> [Source document]:
----
Posted April 16th, 2009 by Harold Ford, in HRMG Solutions news, Payroll Related News, Relevant Sites

We have all heard about the Recovery Act that was passed by Congress and signed into law by President Obama, and part of this act represented a Federal Income Tax decrease for most Americans. I wanted to share a true story that occurred yesterday that represents the real effect this is having on people.

tax-money

As some of you are aware, I’m a business consultant that helps companies build better strategies in their HR and Payroll departments. A lot of times this means discussing big picture ideas with CEO’s and CFO’s, and sometimes it means having a dialogue with an employee in an organization. Such was the case yesterday.

I visited a client of mine yesterday, and the VP of Finance informed me that there was an employee who was upset with her paycheck, and was specifically concerned with the amount of Federal Income Tax being withheld. I was asked to look into the issue to determine the correct course of action. I sat down and reviewed the employee’s paychecks from 2008, first quarter of ‘09, and the most recent check that was given to her. This employee makes about $700 biweekly ($350/week) as a part-time janitor. She has some pre-tax deductions, taking their taxable Federal wage to about $640. I sat down and began doing the tax table math on this person’s check to see if it was indeed out of the ordinary.
----
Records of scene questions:
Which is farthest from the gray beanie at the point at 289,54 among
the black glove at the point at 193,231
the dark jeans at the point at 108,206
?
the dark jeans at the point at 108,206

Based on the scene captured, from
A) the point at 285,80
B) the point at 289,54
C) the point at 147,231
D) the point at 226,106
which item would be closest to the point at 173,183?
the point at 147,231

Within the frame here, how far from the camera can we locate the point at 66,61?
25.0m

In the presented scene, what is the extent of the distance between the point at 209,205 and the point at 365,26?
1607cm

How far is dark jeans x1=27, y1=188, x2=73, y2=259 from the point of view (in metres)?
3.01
----
> [Problems to solve]:
a – According to the payroll blog post, about how much does the part-time janitor earn every two weeks?
b – Extend the payroll blog post past its final sentence.
The records are separate material and have no connection to the payroll blog post.

> [Answers to the exercise]:
a – About $700.

b –
What I found, much to the employee’s surprise, was a dramatic change in the person’s net pay (for the better). Applying the federal tables of 2008 to $640 of biweekly wages with a filing status of married, no exemptions represents a $33.23 federal tax withholding. Applying the new Recovery Act tables, the withholding is now $3.42. ‘Surely this is too low!’ the employee claimed, ‘I’m going to owe a lot at tax time next year!’. Not so. Indeed, this person is keeping approximately $30 per pay, or $775 this year. They were extremely happy that I shared this calculation with them.

There is relief happening, and even though it’s not a large, lump sum check (like the one we received last year), it is significant. For someone that takes home approximately $550-600 per pay, an extra $30 goes a long way. This is happening all over the country, as most Americans are experiencing larger net paychecks. Even my net pay was increased by $40 per month. And although that difference isn’t enough to make anyone a millionaire, it’s enough to help pay bills, buy groceries, or even go out to dinner for an evening. With rising costs in almost every good and service around, that money will go a long way.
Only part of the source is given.